In a further variant, the production of the glass body, i.e. the high-temperature bonding, or the deposition of the glass material, is carried out under inert gas, such as in a nitrogen atmosphere, for example. In general these operations are not carried out in an inert gas atmosphere. It is, however, necessary to carry out these operations under inert gas if there is a risk of the material of the

placeholder burning during the high-temperature bonding or during the deposition of the glass material.

In a further variant, the placeholder comprises a non-combustible material, preferably an oxide, in particular an oxide ceramic, or a nitride, or the

placeholder is formed of the non-combustible material, preferably an oxide, in particular an oxide ceramic, or a nitride. The majority of oxide ceramics and nitrides, respectively, are very stable chemically. Examples suitable for the present application include boron nitride or titanium nitride. Examples of appropriate oxides are MgO or CaO, with the latter in particular also possessing a high temperature resistance (melting point 2580°C). Where a placeholder is used which is composed of a material which is non-combustible even at temperatures of more than around 1300°C, it is possible generally to do without the implementation of the bonding process or the deposition process, respectively, in an inert gas atmosphere.

In another variant, a coating which is inert to oxidation is applied to the

(generally combustible) placeholder. The application of a thin surface coating of a material inert to oxidation, e.g. of platinum or of osmium, to a tubular or substantially solid placeholder composed of a metal other than those stated, or of graphite, allows the bonding or deposition process to be carried out without inert gas. The coating is generally limited to the periphery of the placeholder, but may also, optionally, be applied additionally to the end faces on the free ends of the placeholder, and also - in the case of a tubular placeholder - to the inside thereof.

In a further variant, a coating which is inert to reaction with the glass material of the glass body is applied to the placeholder or to the wall(s) of the cooling channel. A (thin) surface coating of this kind is especially practical in the event that the tubular or substantially solid placeholder is formed of a material which reacts with the glass material of the glass body - for example, an oxide ceramic, e.g. CaO or MgO. Particularly in the case of magnesium oxide ceramics or calcium oxide ceramics which are readily removable from the cooling channel with water, there is a risk that, without such a coating, these ceramics will be bound into the glass material, since CaO and MgO are constituents of the conventional soda-lime glasses. As materials for the coating inert to reaction with the glass material of the glass body it is possible, for example, to use osmium or platinum. Platinum wets the glass surface and prevents further reactions, and even at elevated temperatures does not react with atmospheric oxygen, and is therefore also suitable for preventing oxidation of the material of the placeholder. Where a tubular placeholder is used, it is sufficient if the coating inert to reaction with the glass material is applied only along the outer periphery of the placeholder, since the placeholder comes into contact with the glass material only along its external periphery. In the event that the cooling channels are made in the glass material by mechanical working, for example by milling, the inert coating may also be applied to the wall(s) of the cooling channel.

[Data drawn from a collection]
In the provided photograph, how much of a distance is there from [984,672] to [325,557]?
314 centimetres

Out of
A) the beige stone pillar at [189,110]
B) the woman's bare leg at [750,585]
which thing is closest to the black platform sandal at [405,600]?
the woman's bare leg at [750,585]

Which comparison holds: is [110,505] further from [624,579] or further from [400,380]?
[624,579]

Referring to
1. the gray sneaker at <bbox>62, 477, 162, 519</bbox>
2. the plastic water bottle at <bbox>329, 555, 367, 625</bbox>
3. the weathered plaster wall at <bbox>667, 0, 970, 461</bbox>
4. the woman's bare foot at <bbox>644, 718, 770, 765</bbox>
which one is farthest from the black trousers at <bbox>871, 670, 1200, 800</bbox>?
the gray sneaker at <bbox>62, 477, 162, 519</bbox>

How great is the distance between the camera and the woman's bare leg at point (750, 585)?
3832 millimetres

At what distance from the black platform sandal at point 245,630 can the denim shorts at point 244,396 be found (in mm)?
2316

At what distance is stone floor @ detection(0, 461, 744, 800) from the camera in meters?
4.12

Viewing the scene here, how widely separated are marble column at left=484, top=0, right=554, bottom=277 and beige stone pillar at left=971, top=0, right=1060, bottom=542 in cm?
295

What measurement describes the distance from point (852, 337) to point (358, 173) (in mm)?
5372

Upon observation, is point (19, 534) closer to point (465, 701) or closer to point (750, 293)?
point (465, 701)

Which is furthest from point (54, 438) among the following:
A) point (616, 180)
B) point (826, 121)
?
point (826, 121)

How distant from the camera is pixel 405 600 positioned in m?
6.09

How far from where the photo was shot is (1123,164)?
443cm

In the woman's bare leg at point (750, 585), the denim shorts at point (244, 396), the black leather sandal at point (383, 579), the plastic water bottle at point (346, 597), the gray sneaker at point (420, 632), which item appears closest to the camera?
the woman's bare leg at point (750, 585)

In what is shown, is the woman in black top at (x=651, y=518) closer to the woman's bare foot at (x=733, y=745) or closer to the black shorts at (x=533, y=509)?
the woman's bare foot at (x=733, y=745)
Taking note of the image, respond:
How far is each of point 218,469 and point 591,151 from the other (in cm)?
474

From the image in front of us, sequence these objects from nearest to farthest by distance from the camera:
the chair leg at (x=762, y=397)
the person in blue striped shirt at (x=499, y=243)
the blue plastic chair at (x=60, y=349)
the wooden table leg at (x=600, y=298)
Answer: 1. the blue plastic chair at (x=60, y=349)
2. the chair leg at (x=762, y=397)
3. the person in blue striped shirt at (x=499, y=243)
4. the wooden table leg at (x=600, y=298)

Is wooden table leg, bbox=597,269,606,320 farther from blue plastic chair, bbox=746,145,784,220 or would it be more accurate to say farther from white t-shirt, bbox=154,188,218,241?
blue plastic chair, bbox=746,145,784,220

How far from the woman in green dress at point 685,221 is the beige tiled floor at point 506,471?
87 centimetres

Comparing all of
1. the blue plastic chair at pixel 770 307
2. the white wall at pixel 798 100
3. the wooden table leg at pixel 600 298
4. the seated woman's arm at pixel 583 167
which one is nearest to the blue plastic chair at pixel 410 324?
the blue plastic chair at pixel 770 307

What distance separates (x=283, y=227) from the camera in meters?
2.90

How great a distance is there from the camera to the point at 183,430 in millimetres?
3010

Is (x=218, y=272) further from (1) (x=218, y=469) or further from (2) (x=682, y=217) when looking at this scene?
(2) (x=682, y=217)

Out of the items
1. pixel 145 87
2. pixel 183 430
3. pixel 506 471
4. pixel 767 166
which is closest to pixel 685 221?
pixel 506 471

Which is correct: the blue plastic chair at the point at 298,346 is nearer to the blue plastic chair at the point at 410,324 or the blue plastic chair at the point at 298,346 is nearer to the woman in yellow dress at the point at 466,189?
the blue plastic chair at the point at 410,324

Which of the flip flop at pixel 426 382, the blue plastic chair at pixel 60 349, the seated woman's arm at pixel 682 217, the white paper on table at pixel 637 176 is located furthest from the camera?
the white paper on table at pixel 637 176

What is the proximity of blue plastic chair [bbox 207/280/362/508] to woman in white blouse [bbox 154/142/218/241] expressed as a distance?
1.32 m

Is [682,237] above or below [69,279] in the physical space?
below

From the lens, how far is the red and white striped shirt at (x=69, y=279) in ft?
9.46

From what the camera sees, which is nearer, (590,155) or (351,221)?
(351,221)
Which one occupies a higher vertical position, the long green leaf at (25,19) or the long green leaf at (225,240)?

__Tasks and exercises__
1. Quote the excerpt on glass-body placeholders between "In a further variant, the production" and "the glass material.", inclusive.
2. Gather every row containing the string "below". Treat uppercase and lowercase as different.

__Responses to the tasks__
1.
In a further variant, the production of the glass body, i.e. the high-temperature bonding, or the deposition of the glass material, is carried out under inert gas, such as in a nitrogen atmosphere, for example. In general these operations are not carried out in an inert gas atmosphere. It is, however, necessary to carry out these operations under inert gas if there is a risk of the material of the

placeholder burning during the high-temperature bonding or during the deposition of the glass material.

2.
Is [682,237] above or below [69,279] in the physical space?
below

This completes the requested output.